EXERCISE TASK - Rewrite the material below, renaming "short dark hair" to "short black hair" everywhere it occurs and leaving everything else unchanged.

PROVIDED RECORDS -
■ ■ ■
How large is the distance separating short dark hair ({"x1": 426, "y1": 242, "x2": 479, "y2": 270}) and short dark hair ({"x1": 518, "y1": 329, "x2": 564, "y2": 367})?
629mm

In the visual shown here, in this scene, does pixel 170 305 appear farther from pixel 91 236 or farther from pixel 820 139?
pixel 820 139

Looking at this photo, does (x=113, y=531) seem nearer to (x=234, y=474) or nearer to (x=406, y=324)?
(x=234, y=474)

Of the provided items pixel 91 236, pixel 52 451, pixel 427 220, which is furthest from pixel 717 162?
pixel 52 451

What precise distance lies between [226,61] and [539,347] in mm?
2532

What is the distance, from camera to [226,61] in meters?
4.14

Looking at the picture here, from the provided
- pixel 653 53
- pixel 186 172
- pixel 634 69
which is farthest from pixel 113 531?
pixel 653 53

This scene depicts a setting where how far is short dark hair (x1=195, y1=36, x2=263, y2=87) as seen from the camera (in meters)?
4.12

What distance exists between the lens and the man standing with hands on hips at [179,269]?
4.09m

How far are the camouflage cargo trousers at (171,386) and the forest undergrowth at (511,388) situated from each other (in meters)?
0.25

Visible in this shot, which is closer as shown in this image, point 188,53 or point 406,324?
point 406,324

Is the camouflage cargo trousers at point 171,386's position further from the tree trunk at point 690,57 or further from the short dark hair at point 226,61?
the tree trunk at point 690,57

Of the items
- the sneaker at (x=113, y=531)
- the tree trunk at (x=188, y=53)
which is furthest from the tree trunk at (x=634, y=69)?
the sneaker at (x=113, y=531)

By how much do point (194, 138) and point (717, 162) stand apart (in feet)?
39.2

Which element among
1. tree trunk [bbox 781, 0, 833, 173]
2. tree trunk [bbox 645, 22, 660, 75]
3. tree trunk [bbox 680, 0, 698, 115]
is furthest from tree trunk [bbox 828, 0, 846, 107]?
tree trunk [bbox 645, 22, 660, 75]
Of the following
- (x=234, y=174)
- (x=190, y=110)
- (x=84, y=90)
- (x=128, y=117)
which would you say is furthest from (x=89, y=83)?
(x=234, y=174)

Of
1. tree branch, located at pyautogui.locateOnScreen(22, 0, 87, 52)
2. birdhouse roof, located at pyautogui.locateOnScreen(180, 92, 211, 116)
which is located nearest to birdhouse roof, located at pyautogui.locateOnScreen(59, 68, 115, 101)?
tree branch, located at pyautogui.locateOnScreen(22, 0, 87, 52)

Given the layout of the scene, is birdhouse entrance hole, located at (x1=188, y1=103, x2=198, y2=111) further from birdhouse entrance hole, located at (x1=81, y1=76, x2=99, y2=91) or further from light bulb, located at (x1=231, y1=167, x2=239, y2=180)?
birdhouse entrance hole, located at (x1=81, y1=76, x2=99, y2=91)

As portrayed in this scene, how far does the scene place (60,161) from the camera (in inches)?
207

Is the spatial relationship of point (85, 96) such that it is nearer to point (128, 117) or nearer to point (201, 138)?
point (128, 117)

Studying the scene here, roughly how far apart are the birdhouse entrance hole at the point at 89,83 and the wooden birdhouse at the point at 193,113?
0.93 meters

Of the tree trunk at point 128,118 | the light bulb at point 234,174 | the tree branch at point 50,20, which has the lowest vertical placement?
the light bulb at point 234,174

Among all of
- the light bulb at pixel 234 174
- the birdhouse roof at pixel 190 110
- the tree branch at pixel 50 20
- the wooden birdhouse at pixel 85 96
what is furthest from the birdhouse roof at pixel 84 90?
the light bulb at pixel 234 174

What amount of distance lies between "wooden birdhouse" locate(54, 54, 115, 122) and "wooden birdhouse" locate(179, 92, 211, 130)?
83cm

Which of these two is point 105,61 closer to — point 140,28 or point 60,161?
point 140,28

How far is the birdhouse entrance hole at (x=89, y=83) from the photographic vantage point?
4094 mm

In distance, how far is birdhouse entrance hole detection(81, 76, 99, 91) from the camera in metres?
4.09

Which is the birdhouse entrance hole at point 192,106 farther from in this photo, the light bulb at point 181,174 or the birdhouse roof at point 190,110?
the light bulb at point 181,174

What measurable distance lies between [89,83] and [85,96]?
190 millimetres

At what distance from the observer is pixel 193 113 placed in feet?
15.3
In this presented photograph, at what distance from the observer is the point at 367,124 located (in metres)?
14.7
■ ■ ■
SOLUTION FOR THIS TASK -
How large is the distance separating short black hair ({"x1": 426, "y1": 242, "x2": 479, "y2": 270}) and short black hair ({"x1": 518, "y1": 329, "x2": 564, "y2": 367})?
629mm

In the visual shown here, in this scene, does pixel 170 305 appear farther from pixel 91 236 or farther from pixel 820 139?
pixel 820 139

Looking at this photo, does (x=113, y=531) seem nearer to (x=234, y=474) or nearer to (x=406, y=324)?
(x=234, y=474)

Of the provided items pixel 91 236, pixel 52 451, pixel 427 220, which is furthest from pixel 717 162?
pixel 52 451

What precise distance lies between [226,61] and [539,347] in mm?
2532

What is the distance, from camera to [226,61] in meters?
4.14

Looking at the picture here, from the provided
- pixel 653 53
- pixel 186 172
- pixel 634 69
which is farthest from pixel 113 531?
pixel 653 53

This scene depicts a setting where how far is short black hair (x1=195, y1=36, x2=263, y2=87) as seen from the camera (in meters)?
4.12

What distance exists between the lens and the man standing with hands on hips at [179,269]?
4.09m

How far are the camouflage cargo trousers at (171,386) and the forest undergrowth at (511,388) situated from each other (in meters)?
0.25

Visible in this shot, which is closer as shown in this image, point 188,53 or point 406,324?
point 406,324

Is the camouflage cargo trousers at point 171,386's position further from the tree trunk at point 690,57 or further from the short black hair at point 226,61?
the tree trunk at point 690,57

Of the items
- the sneaker at (x=113, y=531)
- the tree trunk at (x=188, y=53)
which is furthest from the tree trunk at (x=634, y=69)?
the sneaker at (x=113, y=531)

By how much do point (194, 138) and point (717, 162) stand apart (in feet)?
39.2

Which element among
1. tree trunk [bbox 781, 0, 833, 173]
2. tree trunk [bbox 645, 22, 660, 75]
3. tree trunk [bbox 680, 0, 698, 115]
is furthest from tree trunk [bbox 828, 0, 846, 107]?
tree trunk [bbox 645, 22, 660, 75]
Of the following
- (x=234, y=174)
- (x=190, y=110)
- (x=84, y=90)
- (x=128, y=117)
which would you say is furthest from (x=89, y=83)?
(x=234, y=174)

Of
1. tree branch, located at pyautogui.locateOnScreen(22, 0, 87, 52)
2. birdhouse roof, located at pyautogui.locateOnScreen(180, 92, 211, 116)
which is located nearest to birdhouse roof, located at pyautogui.locateOnScreen(59, 68, 115, 101)?
tree branch, located at pyautogui.locateOnScreen(22, 0, 87, 52)

Given the layout of the scene, is birdhouse entrance hole, located at (x1=188, y1=103, x2=198, y2=111) further from birdhouse entrance hole, located at (x1=81, y1=76, x2=99, y2=91) or further from light bulb, located at (x1=231, y1=167, x2=239, y2=180)?
birdhouse entrance hole, located at (x1=81, y1=76, x2=99, y2=91)

As portrayed in this scene, how far does the scene place (60,161) from the camera (in inches)?
207

Is the spatial relationship of point (85, 96) such that it is nearer to point (128, 117) or nearer to point (201, 138)?
point (128, 117)

Studying the scene here, roughly how far apart are the birdhouse entrance hole at the point at 89,83 and the wooden birdhouse at the point at 193,113?
0.93 meters

Of the tree trunk at point 128,118 | the light bulb at point 234,174 | the tree branch at point 50,20, which has the lowest vertical placement?
the light bulb at point 234,174

Among all of
- the light bulb at pixel 234 174
- the birdhouse roof at pixel 190 110
- the tree branch at pixel 50 20
- the wooden birdhouse at pixel 85 96
what is furthest from the birdhouse roof at pixel 84 90?
the light bulb at pixel 234 174

What amount of distance lies between "wooden birdhouse" locate(54, 54, 115, 122) and "wooden birdhouse" locate(179, 92, 211, 130)?
83cm

Which of these two is point 105,61 closer to — point 140,28 or point 60,161?
point 140,28

How far is the birdhouse entrance hole at (x=89, y=83) from the photographic vantage point?
4094 mm

In distance, how far is birdhouse entrance hole detection(81, 76, 99, 91) from the camera in metres?
4.09

Which is the birdhouse entrance hole at point 192,106 farther from in this photo, the light bulb at point 181,174 or the birdhouse roof at point 190,110?
the light bulb at point 181,174

What measurable distance lies between [89,83] and [85,96]?
190 millimetres

At what distance from the observer is pixel 193 113 placed in feet?
15.3
In this presented photograph, at what distance from the observer is the point at 367,124 located (in metres)?
14.7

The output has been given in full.